• _PASSAGE FOR REVIEW_:
++++++++++++++++++++

His lawyer was initially denied access to him which prompted concern about torture. Over the years, the work of the SNCS, in whose custody he was at the time, has been marred by numerous allegations of abusive practices and serious human rights violations, including the use of torture and other ill-treatment.

On 30 March the Prosecutor General’s Office concluded its investigation and handed the case file to the court. The trial opened on 15 April at Shohmansur District Court in Dushanbe. It was open to the public, but the judge restricted numbers in the court-room because of social distancing precautions due to the COVID-19 pandemic.The prosecutor asked for Daler Sharipov to be sentenced to two years and four months in prison in relation to a hundred copies of dissertation discussing Islam and extremism, which he had published and distributed unofficially. The court convicted him on 16 April and sentenced him to one year in prison, that were reduced to nine months because of time already served in pre-trial detention.

His lawyer has said that during his closing statement in court Daler Sharipov rejected the charge against him but admitted that he might have made mistakes in the dissertation on which the judge based his verdict. His lawyer also told journalists that Daler Sharipov does not want to lodge an appeal against his sentence.

Article 189 of the Criminal Code, under which Daler Sharipov has been convicted, uses a very broad definition of “extremism” and is often used by the government against its critics, including lawyers, political activists and journalists. It carries a prison sentence of up to 12 years. Those imprisoned under Article 189 have included two prisoners of conscience. Khairullo Mirsaidov, an independent journalist, currently in exile, was detained on 5 December 2017 after publishing an open letter addressed to the President of Tajikistan detailing corruption of local authorities. He spent nine months in detention (…). Human rights lawyer Buzurgmehr Yorov was found guilty and sentenced to 25 years in prison in 2015 on several charges, including under Article 189, following his work as a lawyer in cases of individuals associated with political opposition. In 2019 his sentence was reduced to 22 years as part of an amnesty (

In 2019, the UN Human Rights Committee expressed its concern about “Harassment of independent journalists and media workers for critically reporting on State policies and on other matters of public interest, including through […] prosecutions on allegedly trumped-up charges”, and recommended that the authorities of Tajikistan “[e]nsure the effective protection of independent journalists and media workers against any form of intimidation and refrain from using civil and criminal provisions, including the provisions on extremism, as well as other regulations, as a tool to suppress critical reporting on matters of public interest.”

The authorities are denying that there are any cases of COVID-19 in Tajikistan. Nevertheless, they have been imposing some measures to mitigate the risk of COVID-19 spreading, such as shutting the borders and closing all detention facilities to visitors.

In 2019 the UN Human Rights Committee recommended that the government of Tajikistan urgently address conditions in detention with regard to the treatment of prisoners, harsh punishment regimes, overcrowding, poor sanitary facilities, as well as the lack of adequate medical care. Such conditions encourage the spread of infectious disease and make prisoners particularly vulnerable to COVID-19.

++++++++++++++++++++

Scene geometry reasoning data:

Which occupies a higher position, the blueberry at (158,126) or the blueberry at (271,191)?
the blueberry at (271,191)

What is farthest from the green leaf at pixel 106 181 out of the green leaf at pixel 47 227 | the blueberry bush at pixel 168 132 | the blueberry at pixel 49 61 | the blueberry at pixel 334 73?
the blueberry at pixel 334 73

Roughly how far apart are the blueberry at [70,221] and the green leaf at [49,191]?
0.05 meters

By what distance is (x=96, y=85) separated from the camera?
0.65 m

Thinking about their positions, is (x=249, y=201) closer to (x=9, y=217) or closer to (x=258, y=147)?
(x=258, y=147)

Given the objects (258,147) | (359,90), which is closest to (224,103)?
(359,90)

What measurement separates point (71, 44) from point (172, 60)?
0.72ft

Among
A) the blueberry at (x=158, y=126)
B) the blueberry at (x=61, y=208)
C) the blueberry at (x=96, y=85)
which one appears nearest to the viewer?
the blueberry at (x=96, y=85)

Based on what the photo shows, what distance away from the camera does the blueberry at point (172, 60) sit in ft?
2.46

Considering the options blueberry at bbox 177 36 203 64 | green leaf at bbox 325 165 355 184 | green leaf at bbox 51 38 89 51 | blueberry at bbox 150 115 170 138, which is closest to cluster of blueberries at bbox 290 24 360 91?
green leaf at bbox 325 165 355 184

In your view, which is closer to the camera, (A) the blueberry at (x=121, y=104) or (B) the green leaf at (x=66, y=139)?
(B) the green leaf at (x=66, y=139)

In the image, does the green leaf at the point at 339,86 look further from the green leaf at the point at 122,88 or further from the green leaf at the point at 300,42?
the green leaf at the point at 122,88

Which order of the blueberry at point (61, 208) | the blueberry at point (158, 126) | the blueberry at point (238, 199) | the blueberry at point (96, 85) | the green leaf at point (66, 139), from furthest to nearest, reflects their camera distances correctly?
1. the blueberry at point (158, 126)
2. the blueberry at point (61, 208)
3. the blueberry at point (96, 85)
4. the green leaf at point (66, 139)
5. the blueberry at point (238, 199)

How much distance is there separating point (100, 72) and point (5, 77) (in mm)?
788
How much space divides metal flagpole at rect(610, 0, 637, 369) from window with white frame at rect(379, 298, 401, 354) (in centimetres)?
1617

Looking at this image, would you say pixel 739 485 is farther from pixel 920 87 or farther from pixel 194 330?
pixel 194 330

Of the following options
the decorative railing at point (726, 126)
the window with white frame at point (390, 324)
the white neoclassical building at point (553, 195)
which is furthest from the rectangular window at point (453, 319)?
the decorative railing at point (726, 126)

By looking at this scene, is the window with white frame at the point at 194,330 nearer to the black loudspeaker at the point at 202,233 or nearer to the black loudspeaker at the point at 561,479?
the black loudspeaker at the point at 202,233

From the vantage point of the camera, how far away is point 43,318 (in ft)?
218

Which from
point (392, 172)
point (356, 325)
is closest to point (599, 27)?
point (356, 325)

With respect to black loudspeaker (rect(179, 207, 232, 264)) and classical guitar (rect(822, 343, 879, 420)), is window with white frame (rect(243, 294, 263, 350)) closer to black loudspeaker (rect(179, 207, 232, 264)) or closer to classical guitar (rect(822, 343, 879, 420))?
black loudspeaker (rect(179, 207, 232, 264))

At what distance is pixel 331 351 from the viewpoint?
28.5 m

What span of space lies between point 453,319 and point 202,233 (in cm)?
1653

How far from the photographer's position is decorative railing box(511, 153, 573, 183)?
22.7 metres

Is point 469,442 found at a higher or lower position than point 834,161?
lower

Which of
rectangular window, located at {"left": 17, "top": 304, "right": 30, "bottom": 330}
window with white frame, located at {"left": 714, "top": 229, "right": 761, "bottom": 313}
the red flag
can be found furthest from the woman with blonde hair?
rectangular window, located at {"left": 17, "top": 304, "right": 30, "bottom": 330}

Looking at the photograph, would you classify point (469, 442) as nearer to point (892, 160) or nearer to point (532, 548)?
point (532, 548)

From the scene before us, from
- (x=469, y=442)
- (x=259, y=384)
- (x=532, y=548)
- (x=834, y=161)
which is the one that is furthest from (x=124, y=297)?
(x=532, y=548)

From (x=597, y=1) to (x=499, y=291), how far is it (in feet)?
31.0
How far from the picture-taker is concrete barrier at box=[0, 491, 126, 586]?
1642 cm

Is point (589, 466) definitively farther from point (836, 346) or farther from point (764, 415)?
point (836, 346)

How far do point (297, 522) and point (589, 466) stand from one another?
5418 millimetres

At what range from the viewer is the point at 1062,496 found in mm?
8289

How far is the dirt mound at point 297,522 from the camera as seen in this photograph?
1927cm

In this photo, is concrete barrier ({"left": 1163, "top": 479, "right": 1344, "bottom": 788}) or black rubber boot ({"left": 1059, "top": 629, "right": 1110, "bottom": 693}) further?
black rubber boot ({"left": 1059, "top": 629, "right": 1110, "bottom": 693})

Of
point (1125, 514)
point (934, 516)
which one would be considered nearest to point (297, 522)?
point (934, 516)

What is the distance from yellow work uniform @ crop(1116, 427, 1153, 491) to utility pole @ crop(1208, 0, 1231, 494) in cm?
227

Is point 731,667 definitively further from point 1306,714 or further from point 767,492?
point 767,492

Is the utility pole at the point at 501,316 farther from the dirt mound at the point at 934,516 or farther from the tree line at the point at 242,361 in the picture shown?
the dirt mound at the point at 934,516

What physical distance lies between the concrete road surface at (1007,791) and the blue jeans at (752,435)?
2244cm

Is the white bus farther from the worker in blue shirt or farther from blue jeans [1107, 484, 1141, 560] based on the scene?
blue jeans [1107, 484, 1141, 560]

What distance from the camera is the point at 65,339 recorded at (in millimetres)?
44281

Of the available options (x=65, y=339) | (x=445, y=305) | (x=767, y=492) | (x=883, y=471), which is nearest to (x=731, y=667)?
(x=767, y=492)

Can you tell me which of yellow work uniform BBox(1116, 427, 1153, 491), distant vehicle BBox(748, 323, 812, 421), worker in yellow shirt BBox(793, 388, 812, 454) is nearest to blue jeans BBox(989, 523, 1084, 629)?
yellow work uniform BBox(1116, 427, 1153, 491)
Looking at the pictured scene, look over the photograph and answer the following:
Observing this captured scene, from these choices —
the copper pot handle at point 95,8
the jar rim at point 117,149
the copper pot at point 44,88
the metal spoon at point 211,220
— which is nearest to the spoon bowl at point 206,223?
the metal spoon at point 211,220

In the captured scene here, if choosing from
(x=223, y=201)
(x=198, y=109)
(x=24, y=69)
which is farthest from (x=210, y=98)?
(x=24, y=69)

++++++++++++++++++++

• _TASKS FOR THIS EXERCISE_:
(A) In the report on Daler Sharipov's case, at which court did his trial open?
(B) From the report on Daler Sharipov's case, extract the part that opens with the words containing "His lawyer was" and closes with "and other ill-treatment.".

• _SOLUTIONS TO THE TASKS_:
(A) Shohmansur District Court in Dushanbe.

(B)
His lawyer was initially denied access to him which prompted concern about torture. Over the years, the work of the SNCS, in whose custody he was at the time, has been marred by numerous allegations of abusive practices and serious human rights violations, including the use of torture and other ill-treatment.